GCPEA News

We should defend the rights of Gaza’s children

Overseas Development Institute, August 3, 2014

Kevin Watkins

“What does this have to do with us?,” asked a blood-splattered girl called Amina pulled from the rubble of Jabaliya primary school last week. It’s a poignant question. The carnage in Gaza has taken a terrifying toll on Palestinian children. It has also called into question the commitment of western governments to a raft of international human rights provisions aimed at protecting children like Amina trapped in conflict.

Yesterday’s deadly attack on another school, this time in Rafah, was the third in just over a week. In the each case, the UN has notified the Israeli Defence Force (IDF) that the schools have been designated as shelters, providing precise coordinates. In both cases, the schools have then been destroyed by heavy artillery.

The attacks on UN schools-turned-shelters are part of a wider pattern. Distinctions between civilian populations, including children, and combatants have been not so much blurred as erased. Schools, health clinics, children’s playgrounds and beaches have been targeted. The Palestinian civilian body count has now risen to over 1,800. That figure includes almost 300 children – two-thirds aged less than 12. Thousands more have been wounded or maimed. The number traumatised by loss, fear and the psychological effects of exposure to violence is beyond estimation.

Every tragic episode restarts the reel of a now familiar narrative. An Israeli spokesman vehemently denies the IDF is targeting civilians. He points out that Palestinians living in areas that will be targeted are given advance information that they need to leave.
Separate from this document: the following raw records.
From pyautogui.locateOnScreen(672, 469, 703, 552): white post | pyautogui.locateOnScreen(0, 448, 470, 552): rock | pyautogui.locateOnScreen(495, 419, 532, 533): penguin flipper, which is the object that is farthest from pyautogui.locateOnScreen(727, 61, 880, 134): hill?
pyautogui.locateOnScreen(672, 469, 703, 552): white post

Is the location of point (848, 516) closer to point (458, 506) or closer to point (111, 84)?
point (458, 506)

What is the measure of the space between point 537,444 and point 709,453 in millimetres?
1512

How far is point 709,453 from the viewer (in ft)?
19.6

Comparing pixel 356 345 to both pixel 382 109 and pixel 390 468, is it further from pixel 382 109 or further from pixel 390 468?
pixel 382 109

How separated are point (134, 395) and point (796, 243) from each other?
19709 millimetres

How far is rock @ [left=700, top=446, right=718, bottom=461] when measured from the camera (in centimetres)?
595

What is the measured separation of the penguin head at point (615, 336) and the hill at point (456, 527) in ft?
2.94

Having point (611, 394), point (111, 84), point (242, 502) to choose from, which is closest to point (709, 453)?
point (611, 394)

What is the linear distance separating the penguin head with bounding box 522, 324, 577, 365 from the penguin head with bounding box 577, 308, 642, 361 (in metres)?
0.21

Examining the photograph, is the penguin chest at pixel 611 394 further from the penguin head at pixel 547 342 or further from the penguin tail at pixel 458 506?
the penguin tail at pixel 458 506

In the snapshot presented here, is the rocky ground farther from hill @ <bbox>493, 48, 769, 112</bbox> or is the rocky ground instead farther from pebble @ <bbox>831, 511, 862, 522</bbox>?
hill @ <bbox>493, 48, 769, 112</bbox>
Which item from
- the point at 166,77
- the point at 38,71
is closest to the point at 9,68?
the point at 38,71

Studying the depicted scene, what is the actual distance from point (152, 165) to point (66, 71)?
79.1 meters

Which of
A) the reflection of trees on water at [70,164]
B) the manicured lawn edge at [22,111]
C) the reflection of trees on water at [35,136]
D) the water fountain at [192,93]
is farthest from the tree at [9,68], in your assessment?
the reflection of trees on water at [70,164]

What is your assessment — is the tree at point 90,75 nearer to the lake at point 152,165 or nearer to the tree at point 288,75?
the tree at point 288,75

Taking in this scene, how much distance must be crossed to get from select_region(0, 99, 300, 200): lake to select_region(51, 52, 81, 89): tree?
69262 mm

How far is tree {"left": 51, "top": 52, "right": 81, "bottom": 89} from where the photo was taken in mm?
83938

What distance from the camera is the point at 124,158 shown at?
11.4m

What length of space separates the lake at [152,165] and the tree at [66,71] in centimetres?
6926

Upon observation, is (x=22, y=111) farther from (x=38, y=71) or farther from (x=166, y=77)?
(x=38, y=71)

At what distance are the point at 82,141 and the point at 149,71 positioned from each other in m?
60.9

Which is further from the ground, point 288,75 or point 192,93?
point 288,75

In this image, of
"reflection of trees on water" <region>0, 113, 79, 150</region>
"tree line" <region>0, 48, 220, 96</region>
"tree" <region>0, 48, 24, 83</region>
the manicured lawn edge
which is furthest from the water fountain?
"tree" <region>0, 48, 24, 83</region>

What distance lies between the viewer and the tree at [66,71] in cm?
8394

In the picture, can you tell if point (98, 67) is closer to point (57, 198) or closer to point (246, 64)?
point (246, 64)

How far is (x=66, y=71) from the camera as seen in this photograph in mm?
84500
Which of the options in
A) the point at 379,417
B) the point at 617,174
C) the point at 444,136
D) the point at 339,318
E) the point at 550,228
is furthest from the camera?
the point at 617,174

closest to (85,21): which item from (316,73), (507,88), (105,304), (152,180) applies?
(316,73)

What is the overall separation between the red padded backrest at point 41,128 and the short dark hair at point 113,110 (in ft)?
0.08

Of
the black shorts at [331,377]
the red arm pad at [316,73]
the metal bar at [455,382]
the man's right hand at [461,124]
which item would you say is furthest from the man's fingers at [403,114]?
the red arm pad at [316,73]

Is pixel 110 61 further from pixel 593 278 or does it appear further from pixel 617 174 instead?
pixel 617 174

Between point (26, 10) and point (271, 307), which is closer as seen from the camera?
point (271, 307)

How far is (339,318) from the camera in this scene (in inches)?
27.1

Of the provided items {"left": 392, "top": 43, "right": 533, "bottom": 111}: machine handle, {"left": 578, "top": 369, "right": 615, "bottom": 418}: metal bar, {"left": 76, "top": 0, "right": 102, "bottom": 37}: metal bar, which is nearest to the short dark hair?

Hamas fighters are blamed for operating ‘in the vicinity’ of shelters and, in the words of Israel’s President Netanhayu, “turning schools into legitimate military targets.” Western governments issue half-hearted laments, carefully balancing criticisms of the IDF with condemnation of Hamas.

Meanwhile, the fundamental human rights of Palestinian children – rights that Israel and western governments are legally and morally obliged to uphold – are being violated systematically, and with impunity.

These rights are enshrined in laws, treaties and conventions borne out of past conflicts. Deliberately targeting or failing to protect civilians can constitute a war crime under the 1907 Hague Regulations, the 1949 Geneva Conventions and their Additional Protocols, and the Rome Statute of the International Criminal Court (ICC), along with customary international humanitarian law.

Measured against the letter and spirit of international law, the Israeli government’s narrative is a weak defence. Informing civilians that they are in a military target zone when they have nowhere to go, and when designated shelters are hit, does not constitute a credible protection effort. This is true even if, as the Israeli government claims, Hamas is preventing civilians from moving. Similarly, contrary to President Netanyahu’s claim, school buildings and shelters containing civilians cannot be a ‘legitimate target’, irrespective of whether Hamas fighters are in the areas,

Hard-won international provisions aimed at protecting children are being eroded on the streets of Gaza. Take the Convention on the Rights of the Child, to which Israel is signatory. The Convention establishes the principle that children themselves have rights, including a right to protection from “all forms of physical or mental violence, injury or abuse”.

The UN’s Special Envoy on Education, former UK Prime Minister Gordon Brown, has called on the international community to protect schools – and school children – from attack in Gaza. That appeal should have elicited action from the Security Council. The Council is required every year to review six grave violations against the human rights of children, including the killing and maiming through indiscriminate attacks. In 2011 the review procedure was strengthened by the adoption of a resolution – Resolution 1998 – specifically demanding more stringent action against attacks on schools. Yet the Security Council has failed to act despite the rubble of classrooms in Gaza.

When it comes to Israel and the rights of Palestinian children, too many western governments appear to operate a two-tier standard of human rights. Hamas has been justifiably condemned for its indiscriminate, if largely ineffectual, rocket attacks on Israel. Yet the actions of the IDF are subject to mild rebuke, often followed by pledges of increased military assistance.

The double standards are weakening the human rights of children everywhere. In a world gripped by an epidemic of violent assaults on schools and children – by President Assad’s forces and assorted Jihadis in Syria, by Islamic militants in Afghanistan, Pakistan and Yemen, and by Boko Haram in Nigeria – international human rights provide a thin line of defence. That line is weakened with every inconsistent application and every blind eye turned.

It is time for the international community to draw a line. Palestinian children have a right to expect something better from the international community, including accountability and justice. Beyond demanding an immediate humanitarian ceasefire, western governments should signal that Israel’s actions against children are disproportionate, illegitimate and unacceptable – and that they will be subject to the full rigor of international law, including possible sanctions.

Written with Maysa Jalbout, Senior Research Associate at the Overseas Development Institute (ODI).